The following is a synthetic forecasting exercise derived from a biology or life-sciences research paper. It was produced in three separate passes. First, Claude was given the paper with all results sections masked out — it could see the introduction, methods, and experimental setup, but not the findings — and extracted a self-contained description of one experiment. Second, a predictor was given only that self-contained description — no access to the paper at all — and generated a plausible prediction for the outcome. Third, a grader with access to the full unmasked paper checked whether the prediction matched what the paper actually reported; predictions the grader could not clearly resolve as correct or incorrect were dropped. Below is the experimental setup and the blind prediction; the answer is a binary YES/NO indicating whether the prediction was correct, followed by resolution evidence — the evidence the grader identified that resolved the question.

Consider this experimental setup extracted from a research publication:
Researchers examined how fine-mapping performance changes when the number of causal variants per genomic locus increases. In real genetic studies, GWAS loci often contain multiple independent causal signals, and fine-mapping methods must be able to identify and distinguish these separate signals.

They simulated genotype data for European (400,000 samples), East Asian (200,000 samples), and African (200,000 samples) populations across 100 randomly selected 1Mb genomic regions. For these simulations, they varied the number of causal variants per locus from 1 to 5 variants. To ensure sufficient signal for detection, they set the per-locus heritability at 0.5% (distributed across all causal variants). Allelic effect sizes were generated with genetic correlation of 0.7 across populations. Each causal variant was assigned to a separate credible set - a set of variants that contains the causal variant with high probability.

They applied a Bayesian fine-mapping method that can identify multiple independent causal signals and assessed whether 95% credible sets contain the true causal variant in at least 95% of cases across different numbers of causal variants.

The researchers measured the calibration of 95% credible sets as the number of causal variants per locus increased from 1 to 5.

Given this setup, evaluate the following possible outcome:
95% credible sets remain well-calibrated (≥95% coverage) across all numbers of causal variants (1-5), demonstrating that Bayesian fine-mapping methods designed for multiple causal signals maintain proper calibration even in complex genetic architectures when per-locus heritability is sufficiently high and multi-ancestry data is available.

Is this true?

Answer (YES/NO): YES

-*-*-

Please give back all of the records exactly as written.

**SOLUTION**
The following is a synthetic forecasting exercise derived from a biology or life-sciences research paper. It was produced in three separate passes. First, Claude was given the paper with all results sections masked out — it could see the introduction, methods, and experimental setup, but not the findings — and extracted a self-contained description of one experiment. Second, a predictor was given only that self-contained description — no access to the paper at all — and generated a plausible prediction for the outcome. Third, a grader with access to the full unmasked paper checked whether the prediction matched what the paper actually reported; predictions the grader could not clearly resolve as correct or incorrect were dropped. Below is the experimental setup and the blind prediction; the answer is a binary YES/NO indicating whether the prediction was correct, followed by resolution evidence — the evidence the grader identified that resolved the question.

Consider this experimental setup extracted from a research publication:
Researchers examined how fine-mapping performance changes when the number of causal variants per genomic locus increases. In real genetic studies, GWAS loci often contain multiple independent causal signals, and fine-mapping methods must be able to identify and distinguish these separate signals.

They simulated genotype data for European (400,000 samples), East Asian (200,000 samples), and African (200,000 samples) populations across 100 randomly selected 1Mb genomic regions. For these simulations, they varied the number of causal variants per locus from 1 to 5 variants. To ensure sufficient signal for detection, they set the per-locus heritability at 0.5% (distributed across all causal variants). Allelic effect sizes were generated with genetic correlation of 0.7 across populations. Each causal variant was assigned to a separate credible set - a set of variants that contains the causal variant with high probability.

They applied a Bayesian fine-mapping method that can identify multiple independent causal signals and assessed whether 95% credible sets contain the true causal variant in at least 95% of cases across different numbers of causal variants.

The researchers measured the calibration of 95% credible sets as the number of causal variants per locus increased from 1 to 5.

Given this setup, evaluate the following possible outcome:
95% credible sets remain well-calibrated (≥95% coverage) across all numbers of causal variants (1-5), demonstrating that Bayesian fine-mapping methods designed for multiple causal signals maintain proper calibration even in complex genetic architectures when per-locus heritability is sufficiently high and multi-ancestry data is available.

Is this true?

Answer (YES/NO): YES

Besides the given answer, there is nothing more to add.